War is a tragic event for humanity.
The natural environment is another silent victim that is revealed when fighting ceases.
While Ukraine may have prevented more nuclear contamination from Russia’s Chernobyl power station, there are still concerns.
The danger of forest fires
“Huge areas of Ukraine are impacted,” says Bohdan Vykhor, Executive Director of WWF Ukraine. “There are regions of Ukraine where there are lots of stocks of hazardous waste. The military may destroy them, which can cause massive water pollution in large rivers. The likelihood of forest fires increases with war. Because of their intensity, forest fires can cause significant damage to not only people and air pollution but also to biodiversity.
When Russia invaded Georgia in 2008, fires erupted in the Borjomi Khagarauli national Park and large areas were destroyed.
“After all these years, I’m now even more certain that in 2008, the harm to the environment was done on purpose,” says Irakli Ghvaladze. “There were different types of damage, for example, when ships were destroyed, fuel oil spilled and polluted the sea. The largest damage was caused by fires at Borjomi and Ateni Gore. Nearly 1,000 hectares were destroyed. It is possible that the territory was ravaged by incendiary bombs which set off massive fires. It was difficult to document everything back then and the technical capabilities were limited.
According to one Georgian environmentalist many wild animals fled the Caucasus Mountains during Russia’s war in Chechnya.
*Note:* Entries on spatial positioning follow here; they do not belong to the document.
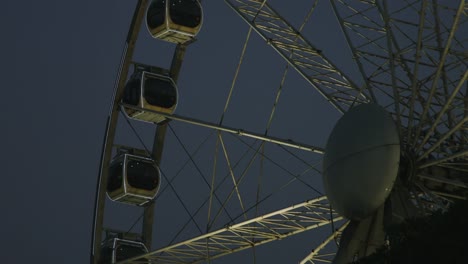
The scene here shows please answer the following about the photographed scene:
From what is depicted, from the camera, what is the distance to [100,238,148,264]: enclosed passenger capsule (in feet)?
103

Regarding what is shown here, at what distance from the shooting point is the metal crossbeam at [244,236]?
29.2m

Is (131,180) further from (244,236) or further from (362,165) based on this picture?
(362,165)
“The impact on wild animals was evident in Georgia, which was where they were migrating,” says Nino Chkhobadze, Green Movement of Georgia — Friends of the Earth, Chairperson. “We watched this process, we saw with our own eyes what was happening in Georgia when Russia was waging war in Chechnya, how they were fleeing, I don’t mean only people…”
Now, another war is wreaking havoc again on the environment.